In 2019, there were nearly two million bookkeepers and personal accountants in America. To put that into perspective, that’s about 0.6% of the U.S. population.
But don’t let this prevent you from trying to expand your current bookkeeping business or from pursuing bookkeeping as a side hustle when work slows down.
Because there are still enough bookkeeping clients to go around:
There are more than 30 million American businesses that may need your services—especially if you already handle your own finances quite well.
The trick is knowing where to find them.
You’ve already proven that you know how to start a bookkeeping business and can handle the duties involved. Now it’s time to shift your attention to lead generation.
Kick Off an Email Marketing Campaign
Translation: A good portion of your bookkeeping email campaigns won’t fall on deaf ears. And for every thousand emails you send off, a 1% conversion rate can secure you a few clients.
It’s easier than it sounds, thanks to automation.

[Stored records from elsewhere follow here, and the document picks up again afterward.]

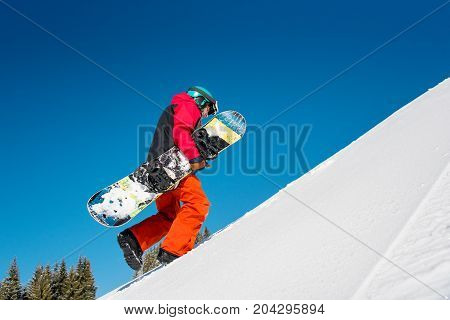 Full Length Shot Of A Fully Equipped Snowboarder Freerider Walking Up The Slope Carrying His Snowboa
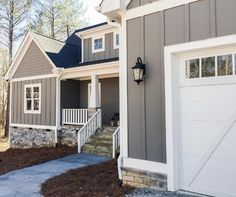 Image result for gray siding, stone, gray board and batten home exterior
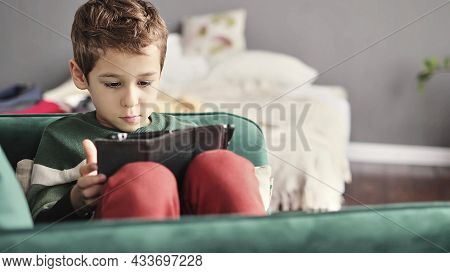 Cheerful Little Boy Smiling While Sitting On Couch And Using Tablet At Home. Modern Kid And Educatio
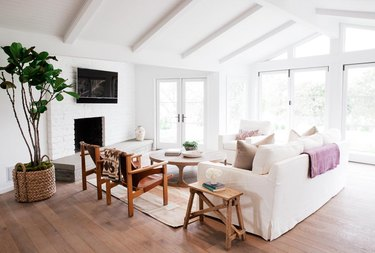 white modern farmhouse with ceiling beams and white brick fireplace surround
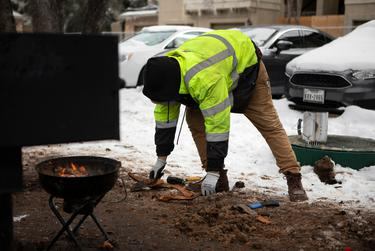 Jacob Duran prepares wood for a grill. Duran has been cooking meals outsides after his apartment lost power. Feb. 18, 2021.
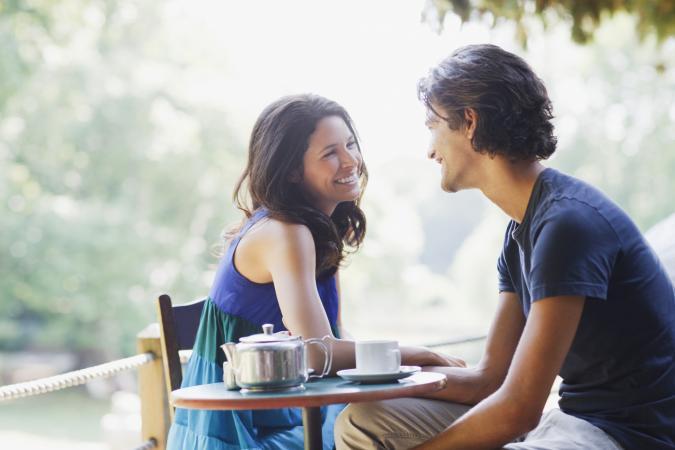 Couple having tea outdoors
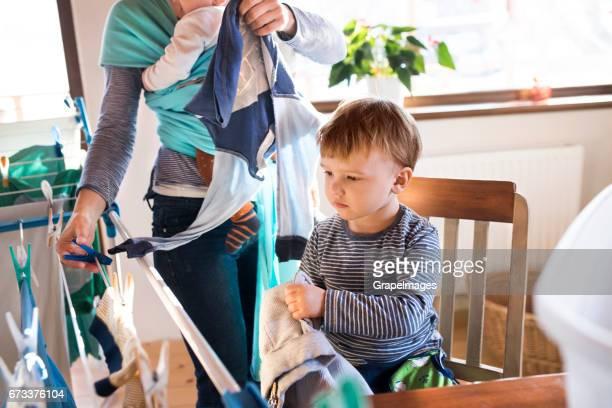 Onherkenbaar moeder met baby in draagdoek, zoon om haar te helpen met Wasserij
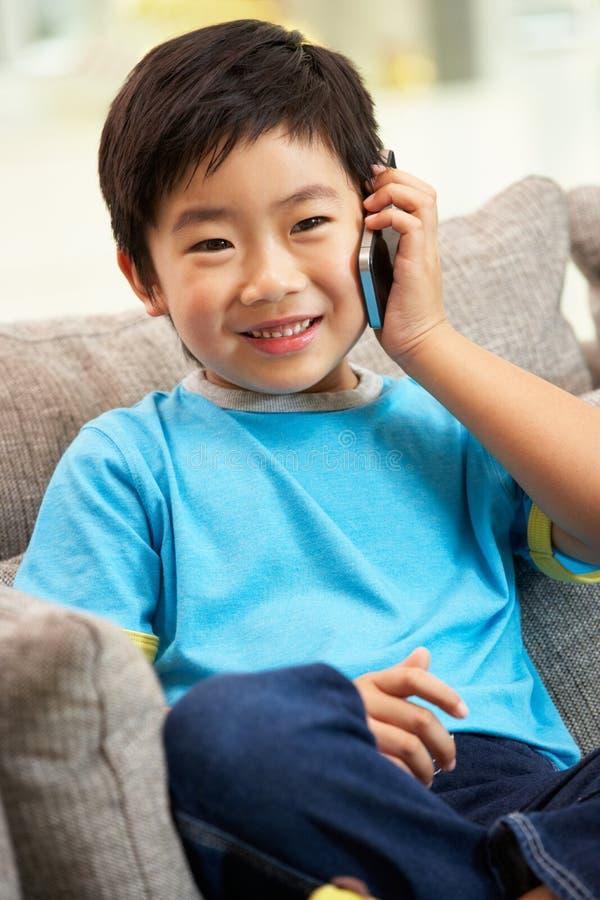 Молодой китайский мальчик используя мобильный телефон стоковые фото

How to Build an Email Mailing List
People are far less protective of their email addresses than their phone numbers.
Most people will gladly give you their online handle if there’s an incentive on the other end (like a discount or a freebie).
Some will even hand you their contact information if you ask nicely.
The goal is to collect email addresses whenever and wherever you can:
- During in-person meetings
- At networking events
- Through lead capture forms on your website
- To get access to gated content (like white papers)
… and more.
Types of Marketing Emails
The biggest mistake that freelance bookkeepers make is collecting email addresses and then not doing anything with them.
That lead is going to turn cold. And quickly.
As soon as you meet a potential client, you need to add their contact information to your CRM and get them started on a drip campaign.
Begin with a friendly “Welcome” email and follow-up with biweekly (or even monthly) scheduled emails, such as:
- Holiday and birthday greetings
- Upcoming deals, promotions, and discounts
- Press releases (business updates to keep clients in the loop)
- Events you’ll be attending or hosting in the future
- Downloadable content (white papers, a how-to guide)
- Snippets of your latest blog posts
The goal is to give your leads and clients something educational or entertaining that they’re willing to click on and skim through.
Otherwise, you risk increasing your bounce rate and unsubscriptions.
Dodging the Spam Filter
A creative subject line in an email can be the deciding factor in whether a client gives your latest campaign a second-look.
But spam filters could be your biggest roadblock.
That’s because many finance-related keywords will trigger a spam filter to kick in. That email you worked so hard to craft never even made it to your client’s inbox.
Avoid the following financial terms when marketing your bookkeeping services:
- Big bucks
- No fees (or “No catch”)
- Potential earnings
- Be your own boss
- Additional income
- No strings attached
Before you hit send, ask yourself: Does this sound too clickbaity? If it does, head back to the drawing board and do a little fine-tuning.
Don’t have a CRM? Try Bloom for free!
Ask Past Clients for Referrals
It’s probably not a huge shock that people are more likely to trust the word of a family member or close friend over advertisements.
As a business owner, word of mouth is an 83% percent more effective strategy for getting your product or services out there.
Pushing Actively for Referrals
In a perfect world, clients would tell their friends that they’ve entrusted you with their business finances, and then their friends would call you.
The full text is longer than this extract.